Melihat cahanya matahari pagi mulai muncul dari balik lembah yang berada di sebelah Timur, Bawang Putih pun memutuskan untuk kembali pulang. “Kurasa sudah cukup pagi, aku akan pulang, terimakasih atas segala bantuan yang kalian berikan padaku” Bawang putih berkata pada seluruh binatang yang ada di gubuk itu.
“Sama-sama Bawang Putih, ingatlah bahwa kau tidak sendiri masih ada kami yang akan selalu menemanimu”. Para binatang mengangguk tanda setuju.
 Ketika sampai di rumah Ibu tiri Bawang Putih bertanya pada Bawang Putih apakah baju kesayangannya sudah ditemukan atau belum. Bawang Putih menyerahkan baju tersebut dan sang Ibu tiri pun tersenyum bahagia begitu mengetahui baju kesayangannya telah kambali, tetapi tidak lama kemudian, “BAWANG PUTIH….” Seperti biasa teriakan Ibu tirinya kembali terdengar. Bawang Putih menyadari, bahwa memang kehidupan nyata tidak seindah kehidupan di dalam dongeng.
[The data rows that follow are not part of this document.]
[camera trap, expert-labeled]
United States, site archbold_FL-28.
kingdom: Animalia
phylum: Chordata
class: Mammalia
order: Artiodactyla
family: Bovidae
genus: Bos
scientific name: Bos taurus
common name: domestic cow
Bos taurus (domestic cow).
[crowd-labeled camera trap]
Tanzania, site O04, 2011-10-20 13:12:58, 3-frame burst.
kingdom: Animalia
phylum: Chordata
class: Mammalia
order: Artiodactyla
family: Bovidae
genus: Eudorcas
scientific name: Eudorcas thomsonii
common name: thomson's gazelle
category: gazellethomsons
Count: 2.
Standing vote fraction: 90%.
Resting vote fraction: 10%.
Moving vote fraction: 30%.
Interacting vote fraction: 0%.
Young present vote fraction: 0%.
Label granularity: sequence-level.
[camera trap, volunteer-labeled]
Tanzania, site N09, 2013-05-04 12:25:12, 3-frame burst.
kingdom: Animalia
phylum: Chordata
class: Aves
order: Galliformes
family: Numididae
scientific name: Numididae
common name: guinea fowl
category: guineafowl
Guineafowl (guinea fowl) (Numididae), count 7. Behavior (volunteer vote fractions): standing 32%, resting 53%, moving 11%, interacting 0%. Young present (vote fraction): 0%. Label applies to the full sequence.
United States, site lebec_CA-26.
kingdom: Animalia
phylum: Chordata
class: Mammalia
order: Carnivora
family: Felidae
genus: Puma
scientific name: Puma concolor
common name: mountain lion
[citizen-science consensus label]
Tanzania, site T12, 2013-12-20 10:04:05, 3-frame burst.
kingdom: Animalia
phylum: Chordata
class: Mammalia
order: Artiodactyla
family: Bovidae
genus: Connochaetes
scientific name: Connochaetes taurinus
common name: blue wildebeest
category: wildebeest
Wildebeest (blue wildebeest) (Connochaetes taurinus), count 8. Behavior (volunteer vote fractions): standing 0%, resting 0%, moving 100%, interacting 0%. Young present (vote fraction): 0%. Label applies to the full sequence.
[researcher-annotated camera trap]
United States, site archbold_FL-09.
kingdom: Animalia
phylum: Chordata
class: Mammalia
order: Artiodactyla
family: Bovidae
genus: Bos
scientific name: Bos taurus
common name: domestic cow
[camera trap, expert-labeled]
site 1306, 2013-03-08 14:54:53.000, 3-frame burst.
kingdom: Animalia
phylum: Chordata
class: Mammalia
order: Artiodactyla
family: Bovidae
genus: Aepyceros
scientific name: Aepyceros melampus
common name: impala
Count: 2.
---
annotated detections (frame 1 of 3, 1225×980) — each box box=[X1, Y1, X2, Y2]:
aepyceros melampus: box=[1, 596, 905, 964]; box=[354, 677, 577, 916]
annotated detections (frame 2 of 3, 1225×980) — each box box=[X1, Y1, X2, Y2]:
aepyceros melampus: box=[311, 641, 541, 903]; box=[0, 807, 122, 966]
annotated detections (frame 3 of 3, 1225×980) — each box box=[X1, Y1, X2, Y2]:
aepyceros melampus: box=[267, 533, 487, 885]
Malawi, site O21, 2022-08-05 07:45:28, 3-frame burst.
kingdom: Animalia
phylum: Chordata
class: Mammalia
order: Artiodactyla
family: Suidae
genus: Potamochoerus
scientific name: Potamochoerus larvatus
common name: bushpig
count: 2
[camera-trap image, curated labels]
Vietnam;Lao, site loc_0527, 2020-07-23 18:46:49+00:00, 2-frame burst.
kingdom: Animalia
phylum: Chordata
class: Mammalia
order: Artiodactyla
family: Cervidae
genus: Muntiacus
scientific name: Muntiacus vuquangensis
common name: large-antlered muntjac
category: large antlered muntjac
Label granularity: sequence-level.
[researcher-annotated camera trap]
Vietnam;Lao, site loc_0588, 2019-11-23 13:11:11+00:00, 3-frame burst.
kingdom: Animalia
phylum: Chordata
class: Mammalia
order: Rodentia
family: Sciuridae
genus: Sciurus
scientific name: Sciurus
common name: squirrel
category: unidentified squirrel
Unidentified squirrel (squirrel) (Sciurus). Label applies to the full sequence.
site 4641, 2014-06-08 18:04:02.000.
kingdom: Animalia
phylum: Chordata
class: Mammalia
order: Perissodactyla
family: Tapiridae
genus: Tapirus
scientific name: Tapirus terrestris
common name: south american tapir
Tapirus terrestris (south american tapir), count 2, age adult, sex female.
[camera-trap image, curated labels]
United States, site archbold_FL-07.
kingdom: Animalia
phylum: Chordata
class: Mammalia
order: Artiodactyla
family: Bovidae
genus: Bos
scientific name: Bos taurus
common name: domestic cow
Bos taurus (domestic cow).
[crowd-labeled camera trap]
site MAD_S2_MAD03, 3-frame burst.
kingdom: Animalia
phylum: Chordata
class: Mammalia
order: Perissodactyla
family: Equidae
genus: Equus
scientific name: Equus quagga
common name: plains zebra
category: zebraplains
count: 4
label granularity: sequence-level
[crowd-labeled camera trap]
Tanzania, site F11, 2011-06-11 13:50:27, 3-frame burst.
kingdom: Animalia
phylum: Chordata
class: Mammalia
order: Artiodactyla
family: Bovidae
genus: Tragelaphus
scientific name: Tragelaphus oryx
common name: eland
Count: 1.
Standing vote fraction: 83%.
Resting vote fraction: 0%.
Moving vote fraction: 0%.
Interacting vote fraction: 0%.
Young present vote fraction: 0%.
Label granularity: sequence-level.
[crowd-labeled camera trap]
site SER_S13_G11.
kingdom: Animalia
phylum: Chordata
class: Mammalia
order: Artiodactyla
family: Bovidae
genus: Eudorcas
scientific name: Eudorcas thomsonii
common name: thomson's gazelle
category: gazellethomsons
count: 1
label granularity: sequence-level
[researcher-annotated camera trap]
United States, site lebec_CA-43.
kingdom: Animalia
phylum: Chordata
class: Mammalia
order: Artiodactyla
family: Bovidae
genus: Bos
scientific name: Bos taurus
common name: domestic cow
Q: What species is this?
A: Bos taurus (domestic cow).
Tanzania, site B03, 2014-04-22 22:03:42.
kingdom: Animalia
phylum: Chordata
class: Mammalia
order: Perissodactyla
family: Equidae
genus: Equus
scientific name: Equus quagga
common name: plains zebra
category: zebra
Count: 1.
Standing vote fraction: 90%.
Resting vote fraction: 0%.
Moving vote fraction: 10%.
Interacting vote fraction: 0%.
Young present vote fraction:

Tetapi setidaknya ia pernah mengalami kehidupan yang menggembirakan walaupun hanya sesaat dan ia juga sudah tidak merasa kesepian lagi karena sekarang ada binatang-binatang di hutan yang akan selalu menemani serta membantunya. Mulai sekarang ia harus menjalani kenyataan yang ada bahwa ia adalah seseorang yang bernama Bawang Putih yang memiliki ibu serta saudara tiri yang jahat.